===== Entries =====

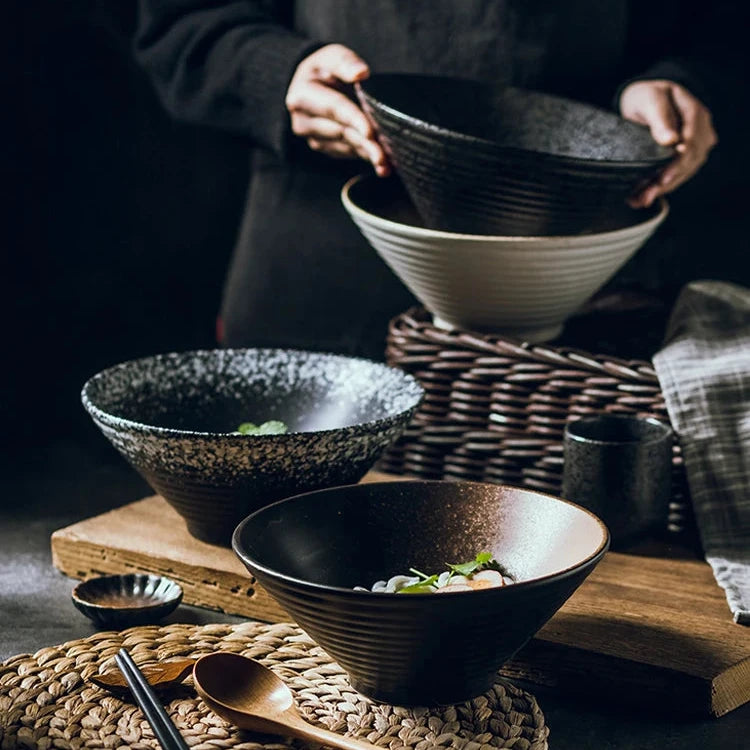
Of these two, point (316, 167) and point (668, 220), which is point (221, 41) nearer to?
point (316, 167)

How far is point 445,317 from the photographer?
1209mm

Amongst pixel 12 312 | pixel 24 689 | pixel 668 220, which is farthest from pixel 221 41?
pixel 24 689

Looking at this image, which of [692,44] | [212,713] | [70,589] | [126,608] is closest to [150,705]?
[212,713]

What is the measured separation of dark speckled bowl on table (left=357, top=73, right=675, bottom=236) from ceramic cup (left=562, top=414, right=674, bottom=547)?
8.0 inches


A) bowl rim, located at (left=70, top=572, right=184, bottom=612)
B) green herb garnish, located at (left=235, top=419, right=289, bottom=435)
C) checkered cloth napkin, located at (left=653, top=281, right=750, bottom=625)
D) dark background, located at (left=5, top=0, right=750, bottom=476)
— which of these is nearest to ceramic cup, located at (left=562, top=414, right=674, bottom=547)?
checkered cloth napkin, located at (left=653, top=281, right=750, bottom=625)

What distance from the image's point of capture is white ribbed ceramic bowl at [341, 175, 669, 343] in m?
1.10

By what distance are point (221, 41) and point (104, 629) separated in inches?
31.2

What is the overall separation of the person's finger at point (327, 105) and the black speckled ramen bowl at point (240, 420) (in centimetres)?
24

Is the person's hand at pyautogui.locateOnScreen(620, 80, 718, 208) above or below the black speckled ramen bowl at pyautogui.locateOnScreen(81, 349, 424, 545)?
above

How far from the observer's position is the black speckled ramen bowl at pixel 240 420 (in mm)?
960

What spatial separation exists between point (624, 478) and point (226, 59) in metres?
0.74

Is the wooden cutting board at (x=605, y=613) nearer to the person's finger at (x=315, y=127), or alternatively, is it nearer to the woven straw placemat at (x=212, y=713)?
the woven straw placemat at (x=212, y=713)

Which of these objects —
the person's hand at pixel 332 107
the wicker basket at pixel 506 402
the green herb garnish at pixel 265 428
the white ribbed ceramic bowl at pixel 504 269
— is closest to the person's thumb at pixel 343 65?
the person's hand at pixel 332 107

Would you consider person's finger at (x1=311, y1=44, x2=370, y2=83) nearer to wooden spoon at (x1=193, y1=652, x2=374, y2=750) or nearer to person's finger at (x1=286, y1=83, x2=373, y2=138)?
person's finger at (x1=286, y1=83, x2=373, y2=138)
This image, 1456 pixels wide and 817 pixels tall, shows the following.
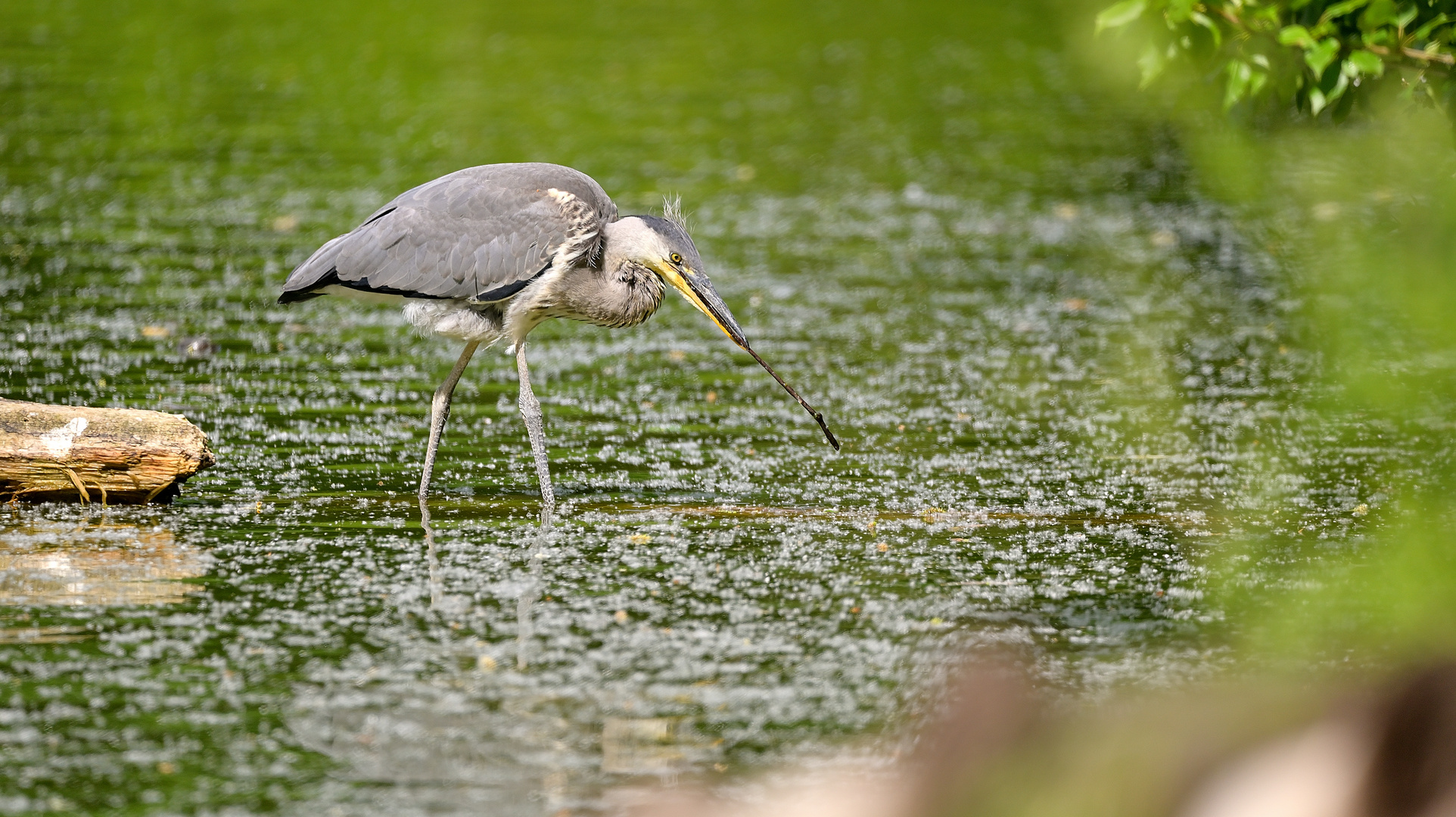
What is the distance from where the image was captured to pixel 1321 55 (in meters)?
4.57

=====

Rewrite all of the material above with "ceramic cup" changed to "porcelain mug" everywhere and nothing else altered. Omit the pictures from your answer.

### Result of the exercise
Of these two, point (316, 167) and point (668, 220), which is point (221, 41) nearer to?
point (316, 167)

How far is point 445,317 from the photographer?
1209mm

Amongst pixel 12 312 | pixel 24 689 | pixel 668 220, which is farthest from pixel 221 41?
pixel 24 689

Looking at this image, which of [692,44] | [212,713] | [70,589] | [126,608] is closest to [150,705]?
[212,713]

What is the measured separation of dark speckled bowl on table (left=357, top=73, right=675, bottom=236) from porcelain mug (left=562, top=414, right=674, bottom=547)?
8.0 inches


A) bowl rim, located at (left=70, top=572, right=184, bottom=612)
B) green herb garnish, located at (left=235, top=419, right=289, bottom=435)
C) checkered cloth napkin, located at (left=653, top=281, right=750, bottom=625)
D) dark background, located at (left=5, top=0, right=750, bottom=476)
— which of these is nearest to porcelain mug, located at (left=562, top=414, right=674, bottom=547)?
checkered cloth napkin, located at (left=653, top=281, right=750, bottom=625)

What distance from the image's point of capture is white ribbed ceramic bowl at [341, 175, 669, 343] in m?
1.10

By what distance are point (221, 41) and point (104, 629) separated in inches?
31.2

What is the overall separation of the person's finger at point (327, 105) and the black speckled ramen bowl at point (240, 420) (in centimetres)?
24

Is the person's hand at pyautogui.locateOnScreen(620, 80, 718, 208) above or below the black speckled ramen bowl at pyautogui.locateOnScreen(81, 349, 424, 545)?
above

How far from the observer's position is the black speckled ramen bowl at pixel 240 420 (in mm)?
960

What spatial separation exists between point (624, 478) and point (226, 59) in metres?
0.74

Is the wooden cutting board at (x=605, y=613) nearer to the person's finger at (x=315, y=127), or alternatively, is it nearer to the woven straw placemat at (x=212, y=713)?
the woven straw placemat at (x=212, y=713)

Which of these objects —
the person's hand at pixel 332 107
the wicker basket at pixel 506 402
the green herb garnish at pixel 265 428
the white ribbed ceramic bowl at pixel 504 269
— is closest to the person's thumb at pixel 343 65?
the person's hand at pixel 332 107

Would you consider person's finger at (x1=311, y1=44, x2=370, y2=83) nearer to wooden spoon at (x1=193, y1=652, x2=374, y2=750) or nearer to person's finger at (x1=286, y1=83, x2=373, y2=138)?
person's finger at (x1=286, y1=83, x2=373, y2=138)
This image, 1456 pixels wide and 817 pixels tall, shows the following.
What is the distance from where the image was captured to pixel 1321 55 (in meters)?
4.57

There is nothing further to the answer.